── Data records

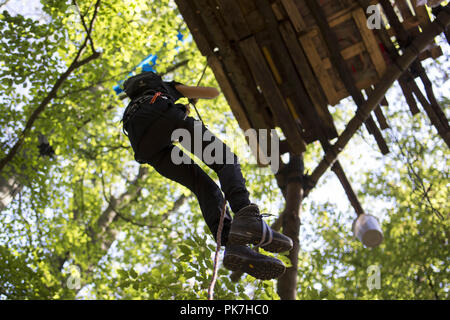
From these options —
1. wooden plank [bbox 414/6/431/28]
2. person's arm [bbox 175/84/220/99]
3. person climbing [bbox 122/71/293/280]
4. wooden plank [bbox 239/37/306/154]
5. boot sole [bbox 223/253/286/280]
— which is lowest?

────

▸ **Given problem**: Copy out the text of the entries above word for word, leaving out the pictures.

▸ **Output of the exercise**:
From these options —
1. wooden plank [bbox 414/6/431/28]
2. person's arm [bbox 175/84/220/99]
3. person climbing [bbox 122/71/293/280]
4. wooden plank [bbox 239/37/306/154]
5. boot sole [bbox 223/253/286/280]
— which is lowest?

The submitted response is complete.